Unique among modern architects, until 1980 most of Eisenman's work was in theoretical writing and teaching. During this period in his career, he was the leader of a group known as the "New York Five," which included John Hejduk, Michael Graves, Charles Gwathmey, and Richard *Meier. Eisenman Architects was established in 1980.

Eisenman's thought is often associated with that of postmodern philosophers Noam *Chomsky and Jacques *Derrida as well as Friedrich Nietzsche. Eisenman co-authored Choral Works with Derrida. His architecture is sometimes viewed as a text that emphasizes concepts such as fragmentation, and in the case of the Berlin Memorial to the Murdered Jews of Europe (Denkmal), opened in 2005, irreparable loss. His work thus avoids the use of traditional compositional elements familiar to architects as well as pure aesthetics. Eisenman has noted: "You cannot have an architecture that doesn't relate to cultural issues, whether they be philosophic, artistic, musical, filmic, psychological. I think that there is no question that architecture moves culture in the same way that other disciplines do, but it is also affected by and affects other disciplines."

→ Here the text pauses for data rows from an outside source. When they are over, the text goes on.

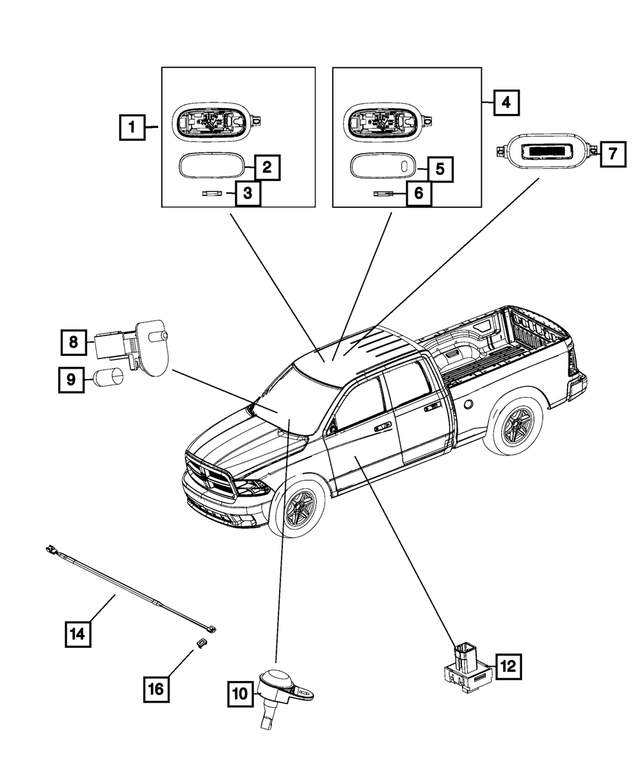 1
2
3
4
5
6
7
8
9
14
16
10
12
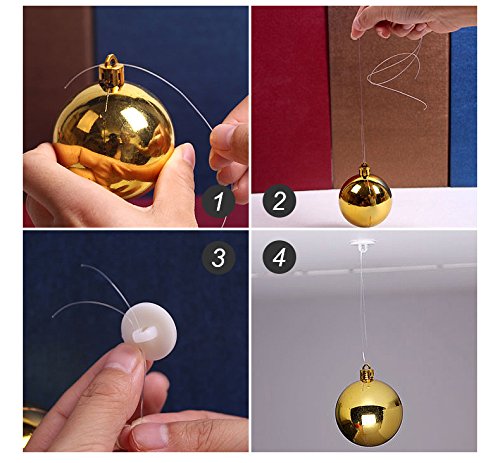 1

2

3

4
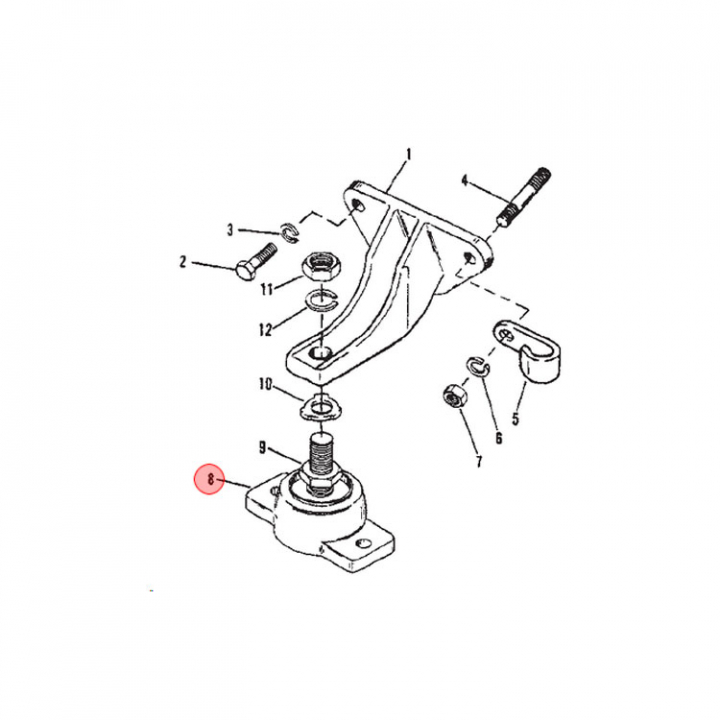 1
4
3
2
11
12
10
5
6
7
9
8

Eisenman experimented with ten house designs between 1960 and 1980, each one being numbered in sequence. Eisenman, with associates Richard Trott and Laurie Olin, designed the Wexner Center for the Arts (1983–89) at Ohio State University in Columbus, Ohio. The building serves as an early example of Eisenman's concept of deconstruction in architecture. The structure contains a white spine that links pre-existing buildings with new construction and was designed on a series of grids that attempts to link symbolically the city of Columbus with the university campus. Among his other designs, which mirror the principles of deconstruction but with added computer engineering in the 1990s, can be found the Emory University Center for the Arts (1991); the Arnoff Center for Design and Art at the University of Cincinnati (1996), which mirrors the Wexner Center with a spine bringing together pre-existing structures; the Staten Island Institute of Arts and Sciences, with its use of vast curved "fluid fractals"; Cardinal Stadium in Phoenix, Arizona, which features a retractable roof, retractable side, and the field that has the capacity to move in and out of the structure in order to grow natural grass. The City of Culture of Galicia is a monumental project in the Spanish city of Santiago de Compostela. The 810,000 square feet project also includes a history museum, a library, a landscaped forest, and a theater for ballet, opera, and symphonies. From an aerial perspective, the City of Culture appears as a series of structures highly integrated into the Galician landscape.

The architect's most controversial project was the Berlin Memorial to the Murdered Jews of Europe, finished in 2005. The project, from its inception in 1988, featured two competitions and a long and often bitter debate in German society about the need for such a monument.

While Christine Jackob-Marks' design was selected from the 1,200 submissions of the first competition of May 1994, it was vetoed by German Chancellor Helmut Kohl. In 1997, 25 artists were asked to send in revised proposals. Among the four finalists was a joint project by Peter Eisenman and sculptor Richard Serra. The original conception of the team was to create a "field of memory," and it envisioned 4,000 concrete pylons of varying sizes, laid out like a field of wheat and progressively sinking below ground level. Serra later removed himself from the project and after an intense debate the parliament finally decided on June 15, 1999 on the revised Eisenman plan. The design reduced the number of pylons to 2,700.

bibliography:

A.E. Benjamin, C. Davidson, P. Eisenman, and L. Fernandez-Galiano, Der Denkmalstreitdas Denkmal?: Die Debatte um das "Denkmal für die ermordeten Juden Europas:" eine Dokumentation (1999).